Spatial relationship entries
^^^^^^^^^^^^^^^^
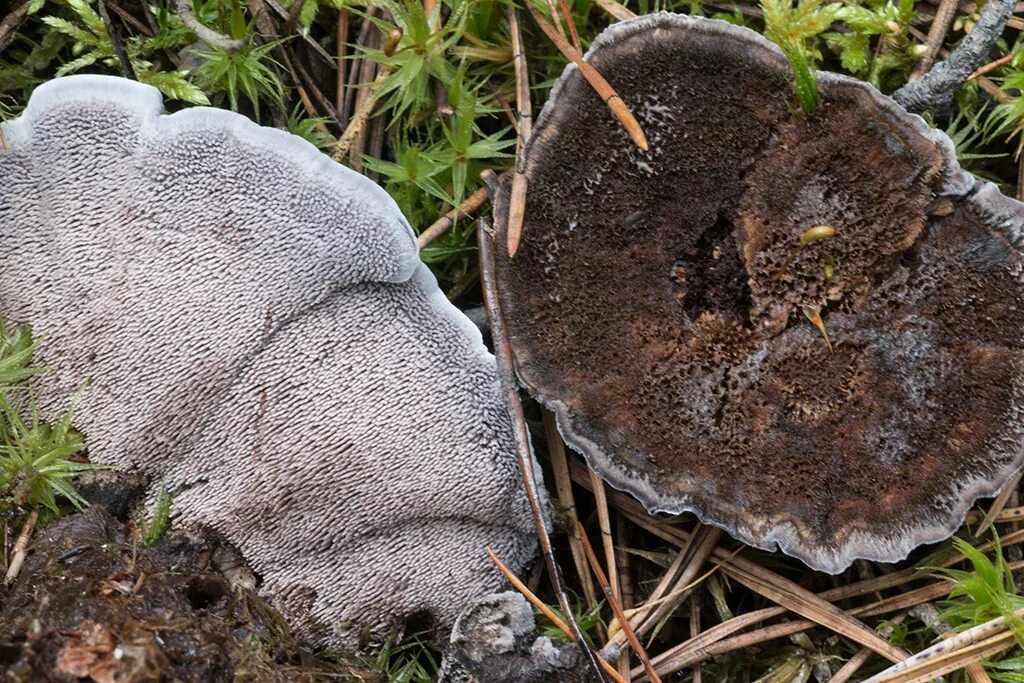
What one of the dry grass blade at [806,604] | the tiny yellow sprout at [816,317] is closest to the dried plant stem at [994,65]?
the tiny yellow sprout at [816,317]

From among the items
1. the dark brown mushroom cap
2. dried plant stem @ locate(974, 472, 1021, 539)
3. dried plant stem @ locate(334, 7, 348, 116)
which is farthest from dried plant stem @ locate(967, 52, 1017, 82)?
dried plant stem @ locate(334, 7, 348, 116)

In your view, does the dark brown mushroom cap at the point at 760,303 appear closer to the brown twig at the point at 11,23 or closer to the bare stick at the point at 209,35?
the bare stick at the point at 209,35

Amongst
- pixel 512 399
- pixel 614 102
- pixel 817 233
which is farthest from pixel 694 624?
pixel 614 102

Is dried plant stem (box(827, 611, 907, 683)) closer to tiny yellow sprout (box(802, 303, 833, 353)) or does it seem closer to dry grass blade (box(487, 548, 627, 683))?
dry grass blade (box(487, 548, 627, 683))

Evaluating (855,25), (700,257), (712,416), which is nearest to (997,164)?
(855,25)

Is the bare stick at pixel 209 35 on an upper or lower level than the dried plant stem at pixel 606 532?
upper

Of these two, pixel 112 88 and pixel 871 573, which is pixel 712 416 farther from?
pixel 112 88

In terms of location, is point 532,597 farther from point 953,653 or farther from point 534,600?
^^^^^^^^^^^^^^^^
▸ **Task to carry out**
Starting with the line containing "Of these two, pixel" and going on through the last of the entries, rewrite those lines with every "farther" swapped for "more distant". Return only those lines, with nothing else changed.

▸ **Completed exercise**
Of these two, pixel 112 88 and pixel 871 573, which is pixel 712 416 more distant from?
pixel 112 88

In terms of location, is point 532,597 more distant from point 953,653 or more distant from point 534,600?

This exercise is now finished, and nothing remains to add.